**YOUR TASK**. Print each of the records below word for word, leaving out the pictures.

== DATA SUPPLIED

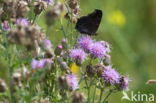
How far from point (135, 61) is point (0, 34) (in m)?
3.29

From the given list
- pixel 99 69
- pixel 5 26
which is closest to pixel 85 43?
pixel 99 69

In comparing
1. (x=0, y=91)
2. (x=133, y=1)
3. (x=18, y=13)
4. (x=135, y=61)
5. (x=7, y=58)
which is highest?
(x=133, y=1)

====

**EXPECTED ANSWER**.
How far from point (135, 61) is point (0, 34) (in m)?
3.29

From the given list
- pixel 99 69
- pixel 5 26
which is closest to pixel 85 43?
pixel 99 69

In comparing
1. (x=0, y=91)
2. (x=133, y=1)
3. (x=18, y=13)
4. (x=135, y=61)
5. (x=7, y=58)
which is highest?
(x=133, y=1)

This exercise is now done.